Tot en met 9 september loopt er een openbare consultatie ‘Wetsvoorstel implementatie Telecomcode’. Aanleiding voor de wetswijziging is een strenger eisenpakket van de Europese Commissie op het gebied van kwaliteit van communicatienetwerken, zowel in stedelijke gebieden als op het platteland.

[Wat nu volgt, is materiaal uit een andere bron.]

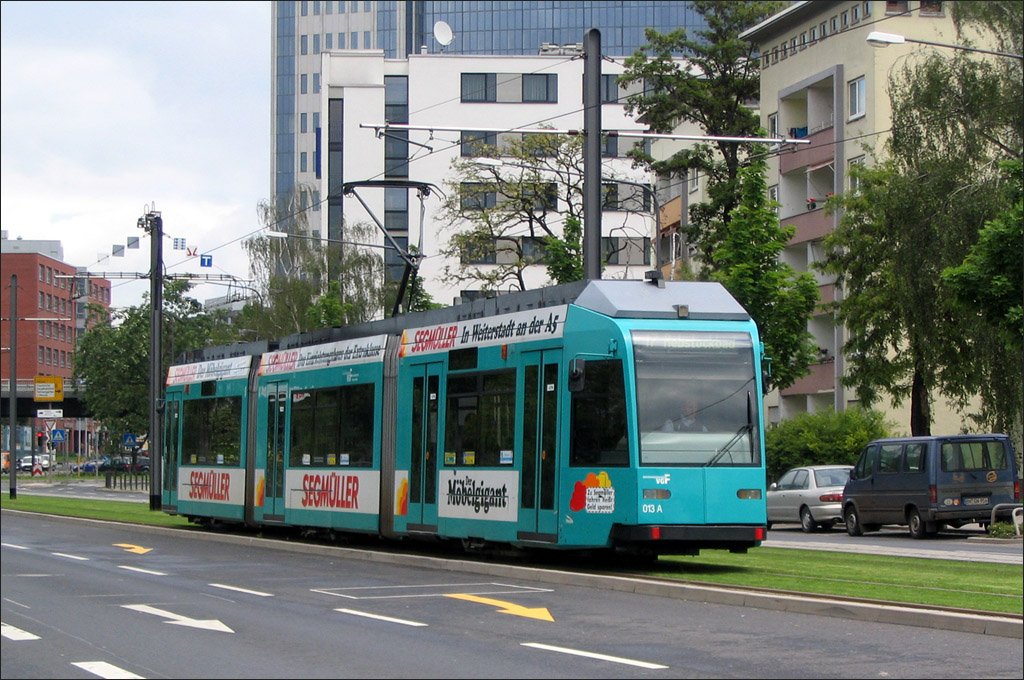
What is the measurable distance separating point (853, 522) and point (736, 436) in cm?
1375

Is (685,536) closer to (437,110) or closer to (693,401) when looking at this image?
(693,401)

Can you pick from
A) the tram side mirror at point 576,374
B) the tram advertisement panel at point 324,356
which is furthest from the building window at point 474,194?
the tram side mirror at point 576,374

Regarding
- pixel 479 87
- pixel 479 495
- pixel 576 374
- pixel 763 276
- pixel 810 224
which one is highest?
pixel 479 87

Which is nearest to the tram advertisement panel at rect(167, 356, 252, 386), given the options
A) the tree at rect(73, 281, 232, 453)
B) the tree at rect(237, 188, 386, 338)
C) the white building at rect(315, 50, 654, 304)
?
the tree at rect(237, 188, 386, 338)

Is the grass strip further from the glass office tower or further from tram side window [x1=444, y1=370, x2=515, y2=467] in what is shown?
the glass office tower

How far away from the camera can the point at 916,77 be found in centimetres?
3659

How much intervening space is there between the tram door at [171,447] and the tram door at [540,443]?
1431 centimetres

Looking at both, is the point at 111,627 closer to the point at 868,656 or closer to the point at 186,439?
the point at 868,656

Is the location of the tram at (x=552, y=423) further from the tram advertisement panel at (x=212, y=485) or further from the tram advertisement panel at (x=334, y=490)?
the tram advertisement panel at (x=212, y=485)

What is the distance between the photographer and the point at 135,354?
75.3 m

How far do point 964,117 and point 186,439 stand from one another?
19253 mm

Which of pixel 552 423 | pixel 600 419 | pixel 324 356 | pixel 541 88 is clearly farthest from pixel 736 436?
pixel 541 88

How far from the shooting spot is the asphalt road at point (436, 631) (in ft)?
32.1

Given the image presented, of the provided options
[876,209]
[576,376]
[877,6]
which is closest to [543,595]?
[576,376]
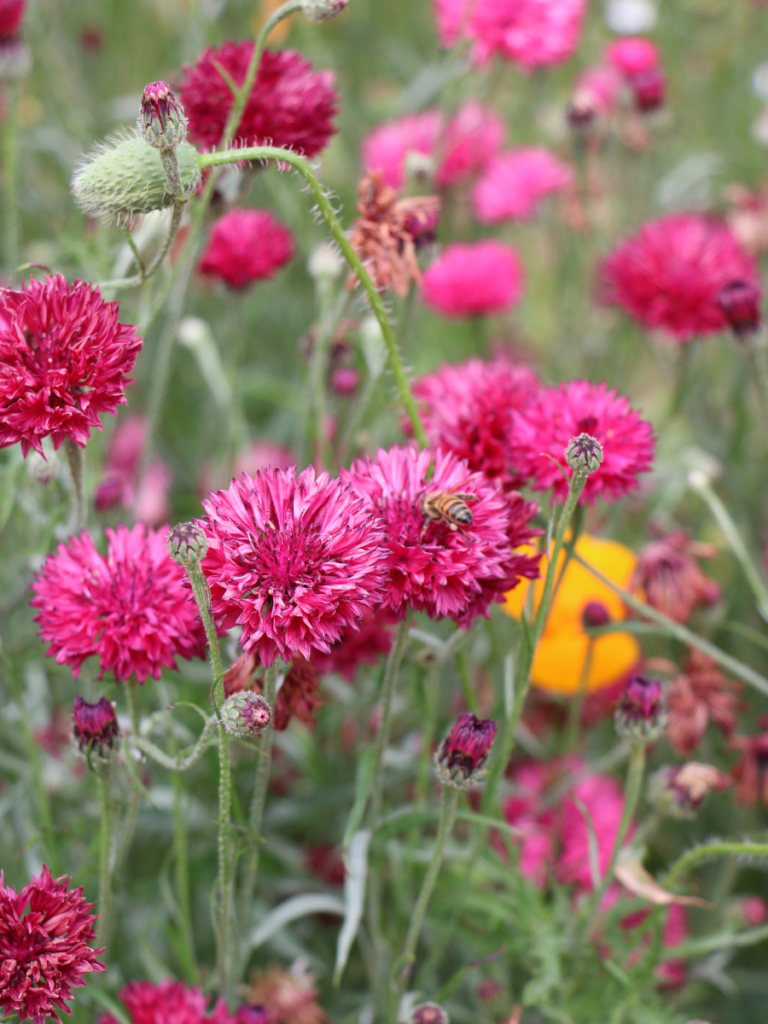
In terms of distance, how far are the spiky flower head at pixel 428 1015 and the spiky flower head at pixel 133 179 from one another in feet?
1.88

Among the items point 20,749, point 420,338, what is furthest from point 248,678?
point 420,338

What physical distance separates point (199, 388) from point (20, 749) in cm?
76

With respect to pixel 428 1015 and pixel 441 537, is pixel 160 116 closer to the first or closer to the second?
pixel 441 537

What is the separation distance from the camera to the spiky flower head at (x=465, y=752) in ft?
2.07

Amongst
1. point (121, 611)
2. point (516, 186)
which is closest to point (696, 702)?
point (121, 611)

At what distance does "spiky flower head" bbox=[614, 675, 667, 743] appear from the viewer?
740 mm

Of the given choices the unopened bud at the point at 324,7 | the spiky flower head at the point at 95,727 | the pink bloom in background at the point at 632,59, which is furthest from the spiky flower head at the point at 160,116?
the pink bloom in background at the point at 632,59

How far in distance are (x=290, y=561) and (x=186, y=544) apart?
67 mm

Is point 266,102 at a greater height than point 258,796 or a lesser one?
greater

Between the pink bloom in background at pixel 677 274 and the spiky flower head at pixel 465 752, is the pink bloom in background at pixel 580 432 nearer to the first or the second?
the spiky flower head at pixel 465 752

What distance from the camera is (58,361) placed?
1.95ft

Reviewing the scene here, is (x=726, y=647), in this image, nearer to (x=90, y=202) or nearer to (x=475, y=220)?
(x=475, y=220)

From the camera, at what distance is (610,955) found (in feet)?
2.75

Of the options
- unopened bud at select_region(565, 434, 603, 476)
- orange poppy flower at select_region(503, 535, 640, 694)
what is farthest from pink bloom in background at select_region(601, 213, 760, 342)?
unopened bud at select_region(565, 434, 603, 476)
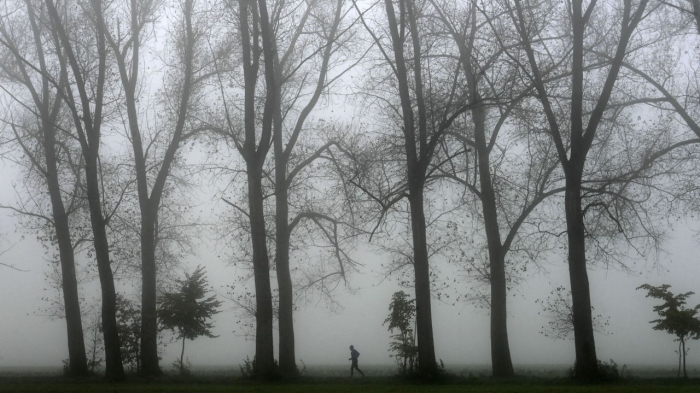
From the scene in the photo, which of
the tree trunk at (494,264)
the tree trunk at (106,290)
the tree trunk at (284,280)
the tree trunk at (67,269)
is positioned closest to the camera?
the tree trunk at (106,290)

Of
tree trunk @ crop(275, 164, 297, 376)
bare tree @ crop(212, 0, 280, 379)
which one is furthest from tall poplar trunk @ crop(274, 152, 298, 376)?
bare tree @ crop(212, 0, 280, 379)

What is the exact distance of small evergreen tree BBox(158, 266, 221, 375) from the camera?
29438mm

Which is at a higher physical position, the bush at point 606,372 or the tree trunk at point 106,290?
the tree trunk at point 106,290

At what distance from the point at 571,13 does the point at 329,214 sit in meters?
10.1

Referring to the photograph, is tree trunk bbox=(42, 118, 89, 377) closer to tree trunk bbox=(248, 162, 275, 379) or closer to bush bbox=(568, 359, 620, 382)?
tree trunk bbox=(248, 162, 275, 379)

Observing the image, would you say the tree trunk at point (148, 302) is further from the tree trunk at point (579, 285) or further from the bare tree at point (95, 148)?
the tree trunk at point (579, 285)

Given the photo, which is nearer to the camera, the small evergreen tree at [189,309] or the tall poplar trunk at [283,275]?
Answer: the tall poplar trunk at [283,275]

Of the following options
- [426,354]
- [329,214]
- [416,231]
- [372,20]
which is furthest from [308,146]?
[426,354]

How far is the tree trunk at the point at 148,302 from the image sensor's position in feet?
73.0

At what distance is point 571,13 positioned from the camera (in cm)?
1872

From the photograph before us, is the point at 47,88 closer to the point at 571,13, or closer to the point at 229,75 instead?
the point at 229,75

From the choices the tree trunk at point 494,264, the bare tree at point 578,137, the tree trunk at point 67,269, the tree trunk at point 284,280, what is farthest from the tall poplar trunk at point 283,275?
the bare tree at point 578,137

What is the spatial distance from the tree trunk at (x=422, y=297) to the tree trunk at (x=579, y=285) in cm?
344

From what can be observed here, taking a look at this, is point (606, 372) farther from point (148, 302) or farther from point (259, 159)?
point (148, 302)
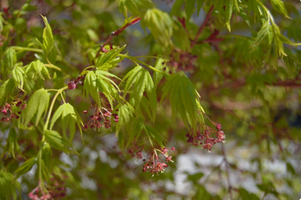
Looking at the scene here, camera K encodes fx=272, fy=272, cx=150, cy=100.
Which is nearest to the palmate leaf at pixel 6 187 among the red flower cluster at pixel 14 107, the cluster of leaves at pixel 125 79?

Zo moeten ‘alle burgers en bedrijven een brede toegang hebben tot netwerken met een hoge capaciteit voor een redelijke prijs’. Momenteel zou volgens het Integraal afwegingskader (IAK) in de hele EU sprake zijn van ‘onvoldoende investeringen in met name rurale gebieden’.
Betere randvoorwaarden
Het belangrijkste doel van de Telecomcode is het verbeteren van de randvoorwaarden voor het realiseren van snelle digitale communicatieverbindingen (‘connectiviteit’) in de EU, zoals met meer investeringen in snelle breedbandnetwerken. Dit doel komt als vierde pijler naast mededinging, interne markt en eindgebruikersbelangen.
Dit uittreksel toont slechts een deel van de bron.